How long, as someone else once asked, how long must they sing this song?

In the piece of mine that caused the hot fuss, I also pointed out that in every art form, whether music, literature, the cinema or even lovemaking, there tends to be one golden rule of structure: tension-climax-resolve. From promising beginnings, the work of U2 appeared to have settled into a very dour groove involving lots of rattle on the first two fronts but too much ho-hum when it came to satisfying resolutions. The songs weren’t much fun, in other words.

So dire. So straight. Not only did many of these com­positions lack a fun spirit, they also seemed almost wilfully sexless. Can it be any coincidence that a dozen albums on from their 1980 debut, Boy, U2 has recorded just one solitary track (“A Man and a Woman” from Atomic Bomb) devoted to carnal knowledge?

This, then, was the gist of the offending article. So great was the response to dwelling on it that even today, many years and a couple of partial career changes later, I’m still asked whether I will dare show my face at one of the band’s scheduled Auckland concerts. The question is put as if I have some lifelong problem with a group of liberal Christian millionaires from Ireland whose most obvious “problem” is having managed to address, chastely, nearly all of the serious issues currently facing the world—apartheid, famine, American foreign policy, Thatcherism, Iran-Contra, inner-city blues, etc.

This is far from being the case. Taken on its own merits, I enjoy most forms of gospel music, including its Christian rock cousin. (Come to think of it, one of the band’s nicest songs is a straight reading of the Old Testament’s Psalm 40, the album closer from War.) Nor do I have a problem with heartfelt expressions of chastity, providing I’m not involved.

Social causes? It’s been said before—by me, I think—that while many artistic types, be they poets, critics, movie-makers, playwrights or, especially, rock performers, may be proficient enough depicters of personal feeling and individual reality—think Lou Reed’s fractured ode to smack, “Street Hassle”; think Alejandro Escovedo riding a musical boxcar across the Mexican-US border on his spooky A Man Under the Influence—they do, on the whole, tend to make bad authorities on public or social-policy matters. It’s the Dave Dobbyn syndrome: being politically serious not for any particular purpose but simply because looking politically serious will hopefully make you look very artistically important.

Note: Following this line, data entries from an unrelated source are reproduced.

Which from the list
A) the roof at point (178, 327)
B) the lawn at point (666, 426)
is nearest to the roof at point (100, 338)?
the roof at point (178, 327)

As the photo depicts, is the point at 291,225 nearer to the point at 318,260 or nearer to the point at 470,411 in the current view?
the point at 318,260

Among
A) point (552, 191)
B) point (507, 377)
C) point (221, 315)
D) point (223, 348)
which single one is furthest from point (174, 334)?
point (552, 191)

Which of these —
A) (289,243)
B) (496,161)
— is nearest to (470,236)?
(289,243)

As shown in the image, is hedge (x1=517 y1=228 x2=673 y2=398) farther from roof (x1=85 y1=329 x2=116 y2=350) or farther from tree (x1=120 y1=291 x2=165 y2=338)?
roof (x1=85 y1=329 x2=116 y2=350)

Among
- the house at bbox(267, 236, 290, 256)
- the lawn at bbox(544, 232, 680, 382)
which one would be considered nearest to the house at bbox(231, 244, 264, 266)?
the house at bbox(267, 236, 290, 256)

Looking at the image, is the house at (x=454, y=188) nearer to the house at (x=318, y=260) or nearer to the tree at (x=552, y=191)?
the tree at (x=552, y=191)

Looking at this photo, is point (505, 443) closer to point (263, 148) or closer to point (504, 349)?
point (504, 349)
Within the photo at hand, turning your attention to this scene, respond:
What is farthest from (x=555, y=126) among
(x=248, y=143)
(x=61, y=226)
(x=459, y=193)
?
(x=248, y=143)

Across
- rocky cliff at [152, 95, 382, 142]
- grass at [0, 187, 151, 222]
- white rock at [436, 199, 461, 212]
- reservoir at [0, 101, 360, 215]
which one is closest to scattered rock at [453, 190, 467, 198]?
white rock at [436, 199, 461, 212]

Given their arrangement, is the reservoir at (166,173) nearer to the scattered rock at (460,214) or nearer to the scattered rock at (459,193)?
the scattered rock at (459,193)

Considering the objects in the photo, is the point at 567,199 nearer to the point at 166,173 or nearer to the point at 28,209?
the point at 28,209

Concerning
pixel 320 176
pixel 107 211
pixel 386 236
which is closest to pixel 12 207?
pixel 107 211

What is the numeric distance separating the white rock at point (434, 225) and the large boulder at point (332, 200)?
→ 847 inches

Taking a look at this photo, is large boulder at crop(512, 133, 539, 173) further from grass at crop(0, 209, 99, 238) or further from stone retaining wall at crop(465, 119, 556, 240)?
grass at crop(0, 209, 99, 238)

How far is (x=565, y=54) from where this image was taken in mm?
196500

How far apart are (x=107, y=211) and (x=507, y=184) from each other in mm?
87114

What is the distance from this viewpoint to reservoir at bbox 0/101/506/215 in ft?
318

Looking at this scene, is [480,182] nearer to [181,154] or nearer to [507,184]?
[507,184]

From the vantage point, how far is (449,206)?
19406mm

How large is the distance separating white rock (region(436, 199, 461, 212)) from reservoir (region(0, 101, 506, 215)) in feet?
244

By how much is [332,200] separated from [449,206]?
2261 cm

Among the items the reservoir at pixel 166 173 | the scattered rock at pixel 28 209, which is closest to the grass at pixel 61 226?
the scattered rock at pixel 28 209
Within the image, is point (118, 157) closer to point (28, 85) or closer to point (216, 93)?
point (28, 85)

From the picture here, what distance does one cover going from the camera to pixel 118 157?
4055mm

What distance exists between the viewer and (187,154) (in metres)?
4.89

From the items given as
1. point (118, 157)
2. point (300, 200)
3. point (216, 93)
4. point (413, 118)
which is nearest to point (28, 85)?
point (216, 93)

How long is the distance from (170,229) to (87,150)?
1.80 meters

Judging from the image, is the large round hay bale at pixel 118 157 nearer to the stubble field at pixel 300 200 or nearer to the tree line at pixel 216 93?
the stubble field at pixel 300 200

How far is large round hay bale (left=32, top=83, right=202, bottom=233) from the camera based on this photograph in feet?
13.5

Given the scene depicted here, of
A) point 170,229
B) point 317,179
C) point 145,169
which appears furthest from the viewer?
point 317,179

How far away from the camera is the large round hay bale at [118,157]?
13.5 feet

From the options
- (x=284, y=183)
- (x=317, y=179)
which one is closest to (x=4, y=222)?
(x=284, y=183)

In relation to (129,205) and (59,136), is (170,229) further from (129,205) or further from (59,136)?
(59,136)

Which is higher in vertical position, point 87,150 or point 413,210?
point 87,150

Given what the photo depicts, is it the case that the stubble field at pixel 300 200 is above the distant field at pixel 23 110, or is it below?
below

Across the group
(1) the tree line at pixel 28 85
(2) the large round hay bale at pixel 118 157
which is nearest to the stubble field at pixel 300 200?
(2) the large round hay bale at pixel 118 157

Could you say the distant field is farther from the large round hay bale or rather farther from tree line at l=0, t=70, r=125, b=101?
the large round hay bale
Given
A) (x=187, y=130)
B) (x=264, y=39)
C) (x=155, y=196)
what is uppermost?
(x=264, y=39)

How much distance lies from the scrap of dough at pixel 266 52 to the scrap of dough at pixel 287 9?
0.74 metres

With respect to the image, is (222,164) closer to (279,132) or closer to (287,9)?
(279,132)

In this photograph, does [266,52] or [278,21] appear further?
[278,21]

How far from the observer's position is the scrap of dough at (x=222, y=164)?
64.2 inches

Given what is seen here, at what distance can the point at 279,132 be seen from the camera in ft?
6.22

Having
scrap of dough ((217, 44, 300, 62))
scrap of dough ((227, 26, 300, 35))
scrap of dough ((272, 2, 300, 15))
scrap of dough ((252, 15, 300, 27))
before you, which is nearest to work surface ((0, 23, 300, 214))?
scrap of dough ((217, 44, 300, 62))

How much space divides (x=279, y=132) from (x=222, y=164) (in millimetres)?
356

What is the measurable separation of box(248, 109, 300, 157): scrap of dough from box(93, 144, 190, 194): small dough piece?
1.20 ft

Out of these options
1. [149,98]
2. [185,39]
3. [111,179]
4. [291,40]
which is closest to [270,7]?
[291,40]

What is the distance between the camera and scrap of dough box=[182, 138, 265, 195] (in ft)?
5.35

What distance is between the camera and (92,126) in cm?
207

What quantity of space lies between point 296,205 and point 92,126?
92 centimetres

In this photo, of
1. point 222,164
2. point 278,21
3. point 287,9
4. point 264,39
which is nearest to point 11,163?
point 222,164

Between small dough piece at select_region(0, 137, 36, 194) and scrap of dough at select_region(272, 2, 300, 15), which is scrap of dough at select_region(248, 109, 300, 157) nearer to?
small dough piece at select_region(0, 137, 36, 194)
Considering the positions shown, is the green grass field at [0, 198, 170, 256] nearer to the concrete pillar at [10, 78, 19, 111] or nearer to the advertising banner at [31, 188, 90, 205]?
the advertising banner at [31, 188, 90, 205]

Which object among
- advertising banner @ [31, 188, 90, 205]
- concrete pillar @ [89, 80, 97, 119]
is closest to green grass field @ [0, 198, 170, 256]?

Left or right, it really makes no difference. In the case of an act like U2, the problem is exacerbated by the fact that they have been led to believe that events like their happy-clappy concerts actually carry enduring weight. In fact, they do not. They offer bad ideas. Repetitive guitar solos. A slightly scary ambience. The only other exceptional hallmark is their baffling sense of moral outrage over a corporate world that has, truth be told, treated U2 rather nicely, thank you.

If only Paul Hewson could do as much for his occasional antipodean critic.